===== TRECHO =====

Viola mostra que faz o que deve ser feito |
Steve McQueen
ainda tem poucos filmes na carreira, mas está entre os diretores que fazem
alguns dos trabalhos mais interessantes destes tempos. Seus dois filmes
anteriores, “12 anos de escravidão” (2013) e “Shame” (2011) são dois ótimos trabalhos.
O primeiro conta a história de um homem livre que morava em Nova York, mas é
sequestrado, levado para o sul, onde torna-se escravo e leva 12 anos para ser
libertado. O segundo conta a história de um homem que não cultiva qualquer tipo
de relacionamento e apenas alimenta seu vício desvairado por sexo, o que o faz
mergulhar nas profundezas em busca de cada vez mais prazer.
Em “Viúvas”, o
diretor troca o protagonismo masculino pelo feminino. O filme, porém, não é o
melhor que McQueen, vencedor de um Oscar em 2014 por “12 anos de escravidão”, já
produziu. Mas ainda assim é um McQueen que tenta inverter o tradicional
protagonismo masculino dos “filmes de assalto” para as mulheres. E transforma
o que seria um golpe numa tragédia que marca todos os envolvidos. Em especial
sua protagonista, Verônica, vivida por Viola Davis, talvez a figura mais
marcante do filme.
Na trama de
McQueen, as mulheres são fortes, lidam com as dores da perda dos seus maridos
assaltantes enquanto se equilibram para cuidar do que restou, dos filhos ou
refazerem as suas vidas da melhor forma possível. Os homens, por outro lado,
são o retrato da decadência do patriarcado masculino.
Harry Rawlings
(Liam Neeson) não passa de um covarde que falha no seu suposto plano perfeito e
sofre as consequências dos seus atos. Tom Mulligan (Robert Duvall) é o retrato
do decadente homem racista senhor de engenho ex-dono de fazendas de escravos
americano, cuja família tradicional tem um naco de poder há três gerações em um
lado decadente de Chicago e deseja manter o poder como sempre foi, ou seja, passando
de pai para filho. Duvall aparece em poucas cenas, mas suas entradas são
brilhantes e vivazes em expor até mesmo na natural decadência física do ator de
87 anos o quanto seu personagem representa o passado decrépito que precisa ser
superado.

=====

◆ TAREFAS E EXERCÍCIOS
[a] Indique se cada afirmação abaixo está de acordo com a crítica de “Viúvas”. Responda sim ou não e cite literalmente as palavras da crítica que decidem a resposta. (i) McQueen ganhou um Oscar por “Shame”. (ii) A personagem Verônica é interpretada por Viola Davis. (iii) Robert Duvall tem 87 anos.
[b] Escreva a continuação da crítica de “Viúvas” a partir da última frase apresentada.

===== BLOCO DE DADOS =====

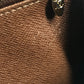 LOUIS VUITTON M66556 Monogram Etoile Portefeuille Sarah Long Wallet Flap Long Wallet Monogram Canvas Unisex Brown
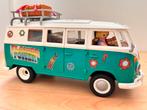 Playmobil VW camperbus 70176, Kinderen en Baby's, Speelgoed | Playmobil, Ophalen of Verzenden, Zo goed als nieuw, Complete set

=====

◆ RESPOSTAS ESCRITAS
[a]
(i) Não: “vencedor de um Oscar em 2014 por “12 anos de escravidão””.
(ii) Sim: “Verônica, vivida por Viola Davis”.
(iii) Sim: “do ator de 87 anos”.

[b]
É onde entra o seu
filho, a nova geração que tenta impedir que o comando do 18º distrito passe
pela primeira vez para um afro-americano. Jack Mullingan (Colin Farrell), é o
velho pensamento apenas envernizado para as novas gerações. Ele pode achar o
comportamento do pai odioso, mas embrenha-se nas teias de corrupção da política
como qualquer homem branco que se envolve nos podres daquela região. É
pragmático em analisar cenários e joga para ganhar, custe o que custar.
Ele concorre ao
cargo político com Jamal Manning (Bryan Tyrree Henry), um notório bandido e
traficante da região que tenta se esgueirar na política cujo irmão, Jatemme
Manning, brilhantemente interpretado por Daniel Kaluuya, é um psicopata que
toca os negócios da família com uma mão de ferro e crueldade própria dos assassinos
feios.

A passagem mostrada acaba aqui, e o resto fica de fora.